_What this task involves_
From the line with "United States, site archbold_FL-07." to the last line of the data below, repeat every line exactly and add nothing.

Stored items

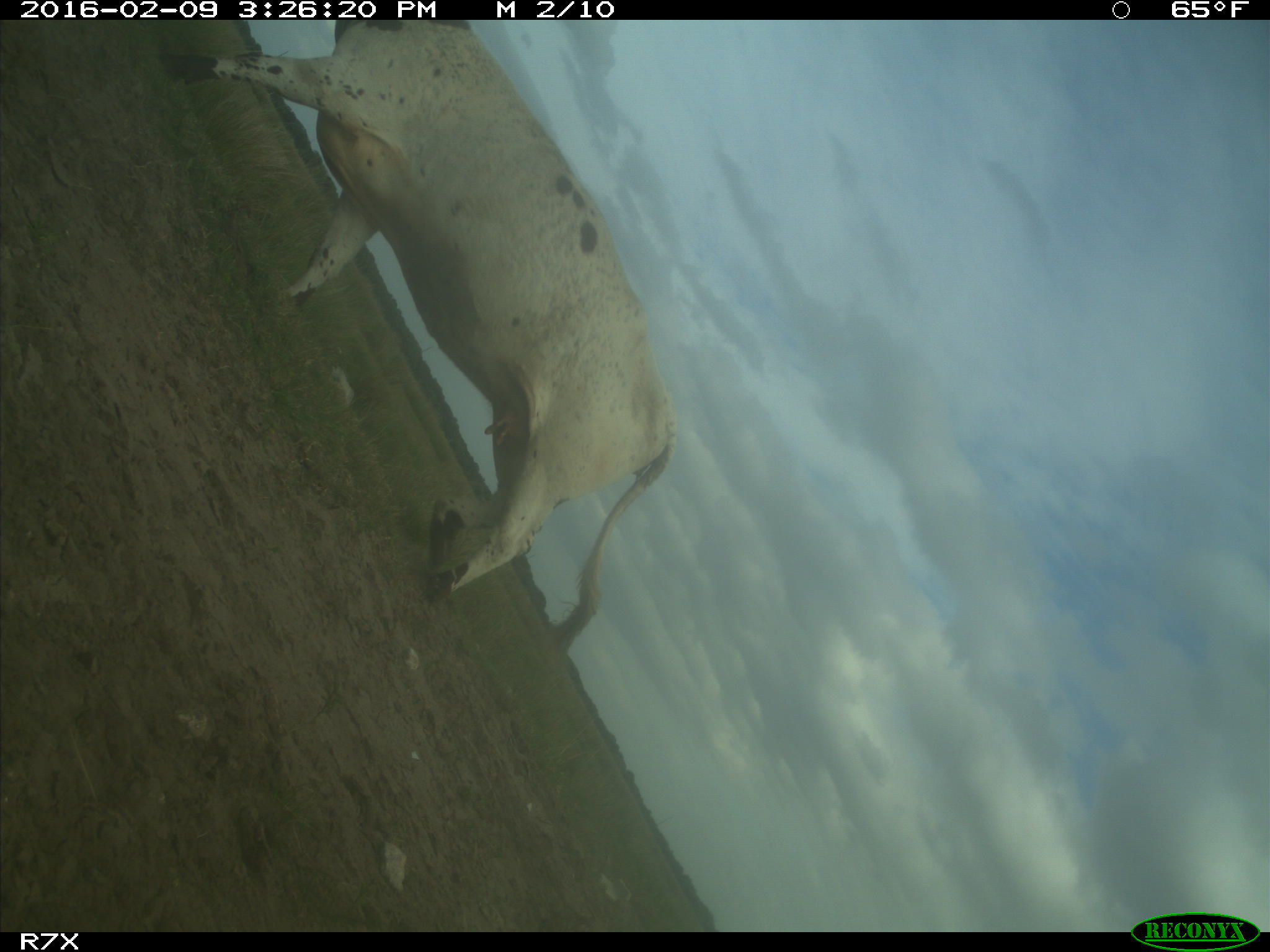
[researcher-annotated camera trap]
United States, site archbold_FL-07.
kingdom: Animalia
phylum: Chordata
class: Mammalia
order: Artiodactyla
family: Bovidae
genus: Bos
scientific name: Bos taurus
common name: domestic cow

_Solution for this exercise_
United States, site archbold_FL-07.
kingdom: Animalia
phylum: Chordata
class: Mammalia
order: Artiodactyla
family: Bovidae
genus: Bos
scientific name: Bos taurus
common name: domestic cow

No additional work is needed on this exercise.